#### Textauszug ####
Die bisherigen Ausführungen beschränkten sich v.a. auf das schneereichere Nordtirol. In Osttirol sind die Tourenmöglichkeiten aufgrund von Schneearmut und massivem Windeinfluss weiterhin stark eingeschränkt, umso mehr, je weiter man Richtung Süden kommt.

Staller Sattel in Zentralosttirol vom (Foto: 11.01.2017)

Ein Ausblick auf das Wochenende:

Die Aussichten versprechen Neuschnee mit Schwerpunkt im Norden des Landes. Absoluter Hotspot werden diesmal die Arlbergregion und teils auch das Außerfern sein. Die oben schon angesprochene Kaltfront in der Früh des 13.1. brachte abgesehen von markantem Temperaturrückgang und Sturm in diesen Regionen rund 20 cm, sonst meist um oder knapp über 10 cm und in Osttirol auch deutlich weniger. Bis zum Samstagnacht (14.01.) strömt immer kältere und in mehreren Staffeln auch feuchte Luft von Nordwesten gegen die Alpen. Somit sind in den inneralpinen Regionen bis Sonntag zusätzlich meist 20 – 30 cm, in den meisten Teilen der Nordalpen sowie in den Zillertaler Alpen und der Tauernregion 30 – 60 cm zu erwarten. Am Arlberg fallen voraussichtlich weitere 50 – 80 cm Schnee. Die Temperaturen gehen wieder auf hochwinterliches Niveau zurück und verbleiben dort auch in der kommenden Woche. Ergiebige Schneefälle kündigen sich dann aber nicht mehr an.
####
## Aufgabendetails
Prüfen Sie anhand des Textauszugs oben, ob die folgenden Aussagen mit ihm übereinstimmen. Beantworten Sie jede mit Ja oder Nein und zitieren Sie wörtlich die entscheidenden Worte des Textes.
1. Am Arlberg werden voraussichtlich weitere 50 bis 80 cm Schnee erwartet.
2. Für die kommende Woche kündigen sich ergiebige Schneefälle an.
3. Die Kaltfront in der Früh des 13.1. brachte in Osttirol mehr Neuschnee als in den übrigen Regionen.
#### Bereitgestellte Daten ####
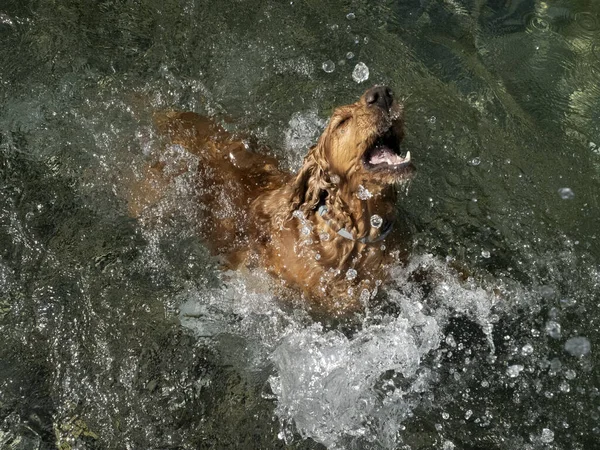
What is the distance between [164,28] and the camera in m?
6.38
####
## Erwartete Ausgabe
1. Ja: „Am Arlberg fallen voraussichtlich weitere 50 – 80 cm Schnee."
2. Nein: „Ergiebige Schneefälle kündigen sich dann aber nicht mehr an."
3. Nein: „sonst meist um oder knapp über 10 cm und in Osttirol auch deutlich weniger"